The 25-year-old’s Marussia team issued a statement on Monday giving no medical details but acknowledging a “huge outpouring of support and affection for Jules and the Team at this very difficult time”.
They said any update about his condition would be guided by the wishes of his family.
“Together with Jules’ care, they will remain our highest priority. Therefore, we would ask for patience and understanding with regard to further medical updates,” added the British-based team.
French media said Bianchi remained critical and was under artificial respiration, contrary to reports on Sunday evening that suggested he was breathing unassisted after surgery.
Sky Sports television reported from the Mie General hospital in Yokkaichi, near Suzuka, that his family were expected to arrive from France shortly.
Bianchi suffered the injury when he aquaplaned off a wet track and hit the back of a recovery tractor that had been deployed to remove Adrian Sutil’s crashed Sauber.
The race was then stopped, with his fellow drivers and teams in a state of shock.
Race winner Lewis Hamilton, who leads the championship for Mercedes, said he was praying for the Frenchman.
“Our first thoughts go to Jules — it overshadows everything else when one of our colleagues is injured and we are praying for him. Next to this, the race result doesn’t seem significant at all,” the Briton said.

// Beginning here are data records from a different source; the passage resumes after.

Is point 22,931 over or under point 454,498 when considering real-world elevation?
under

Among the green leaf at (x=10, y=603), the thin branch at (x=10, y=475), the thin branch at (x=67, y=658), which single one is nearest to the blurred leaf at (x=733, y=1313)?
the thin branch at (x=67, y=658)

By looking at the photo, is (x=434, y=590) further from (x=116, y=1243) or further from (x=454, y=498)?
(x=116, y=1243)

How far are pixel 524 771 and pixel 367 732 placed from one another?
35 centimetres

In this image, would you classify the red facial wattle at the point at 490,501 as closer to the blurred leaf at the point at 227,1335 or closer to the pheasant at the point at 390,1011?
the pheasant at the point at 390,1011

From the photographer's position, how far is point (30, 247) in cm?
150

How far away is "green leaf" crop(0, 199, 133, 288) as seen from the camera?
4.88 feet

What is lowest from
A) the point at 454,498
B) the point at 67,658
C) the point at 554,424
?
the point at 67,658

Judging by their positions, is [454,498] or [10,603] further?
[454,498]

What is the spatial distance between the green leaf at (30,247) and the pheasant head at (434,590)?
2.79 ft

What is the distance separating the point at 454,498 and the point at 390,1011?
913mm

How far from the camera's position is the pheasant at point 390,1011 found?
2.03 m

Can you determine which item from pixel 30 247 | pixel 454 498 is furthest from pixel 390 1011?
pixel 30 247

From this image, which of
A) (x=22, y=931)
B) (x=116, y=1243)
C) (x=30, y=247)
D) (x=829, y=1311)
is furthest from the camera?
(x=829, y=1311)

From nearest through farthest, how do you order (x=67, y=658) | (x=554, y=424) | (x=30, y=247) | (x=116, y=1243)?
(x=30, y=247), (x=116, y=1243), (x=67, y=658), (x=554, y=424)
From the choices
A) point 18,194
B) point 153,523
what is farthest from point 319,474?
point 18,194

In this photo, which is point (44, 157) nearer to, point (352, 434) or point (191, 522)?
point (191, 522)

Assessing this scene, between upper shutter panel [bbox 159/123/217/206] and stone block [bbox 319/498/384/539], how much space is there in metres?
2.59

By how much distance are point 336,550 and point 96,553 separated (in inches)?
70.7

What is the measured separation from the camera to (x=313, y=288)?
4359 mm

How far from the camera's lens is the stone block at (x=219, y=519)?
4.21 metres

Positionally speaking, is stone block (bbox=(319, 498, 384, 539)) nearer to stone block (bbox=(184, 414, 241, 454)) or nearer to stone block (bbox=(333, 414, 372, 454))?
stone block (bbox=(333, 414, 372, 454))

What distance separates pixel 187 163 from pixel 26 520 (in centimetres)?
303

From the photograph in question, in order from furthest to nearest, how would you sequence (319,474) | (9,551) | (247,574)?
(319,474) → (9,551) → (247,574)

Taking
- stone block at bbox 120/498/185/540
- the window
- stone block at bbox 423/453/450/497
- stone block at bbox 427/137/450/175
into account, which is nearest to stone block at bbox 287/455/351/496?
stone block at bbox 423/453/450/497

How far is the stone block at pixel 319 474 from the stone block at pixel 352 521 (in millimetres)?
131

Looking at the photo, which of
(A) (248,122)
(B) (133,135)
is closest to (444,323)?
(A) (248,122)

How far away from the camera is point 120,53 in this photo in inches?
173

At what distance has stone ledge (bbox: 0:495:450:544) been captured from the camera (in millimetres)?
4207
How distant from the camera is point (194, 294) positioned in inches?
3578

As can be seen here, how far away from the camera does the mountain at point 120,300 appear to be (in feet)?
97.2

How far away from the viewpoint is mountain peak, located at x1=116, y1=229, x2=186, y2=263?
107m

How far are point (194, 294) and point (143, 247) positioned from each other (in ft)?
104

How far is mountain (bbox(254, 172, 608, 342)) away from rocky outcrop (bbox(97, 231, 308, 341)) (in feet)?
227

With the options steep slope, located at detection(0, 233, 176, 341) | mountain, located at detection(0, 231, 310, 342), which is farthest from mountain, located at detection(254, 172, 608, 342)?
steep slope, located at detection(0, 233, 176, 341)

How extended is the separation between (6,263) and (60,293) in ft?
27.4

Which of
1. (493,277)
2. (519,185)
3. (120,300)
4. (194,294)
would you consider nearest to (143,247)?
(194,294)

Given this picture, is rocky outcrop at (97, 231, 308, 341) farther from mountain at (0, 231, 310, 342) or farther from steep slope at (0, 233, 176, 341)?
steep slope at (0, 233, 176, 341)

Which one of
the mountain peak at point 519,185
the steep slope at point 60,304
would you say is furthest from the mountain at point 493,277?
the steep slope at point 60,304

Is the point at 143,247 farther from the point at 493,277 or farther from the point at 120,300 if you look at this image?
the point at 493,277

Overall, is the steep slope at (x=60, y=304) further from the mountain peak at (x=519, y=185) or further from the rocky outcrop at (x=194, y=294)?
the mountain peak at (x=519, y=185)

The governing International Automobile Federation (FIA) said the driver had been extracted unconscious from the car and taken to hospital where a scan revealed a severe head injury. He underwent immediate surgery.
Marussia said senior team officials would stay at the hospital to support the driver, along with representatives of Ferrari.
While racing for a struggling tail-end team, for whom Bianchi scored their first ever points this season, the Frenchman also has a contract with Ferrari as a test driver.
Highly regarded and a popular figure in the paddock, the Nice-born driver finished an impressive ninth in Monaco last May and was tipped as a talent for the future — possibly with Ferrari.
He is also managed by Nicolas Todt, son of FIA president and former Ferrari principal Jean, whose other drivers include Brazilian Felipe Massa and Venezuelan Pastor Maldonado.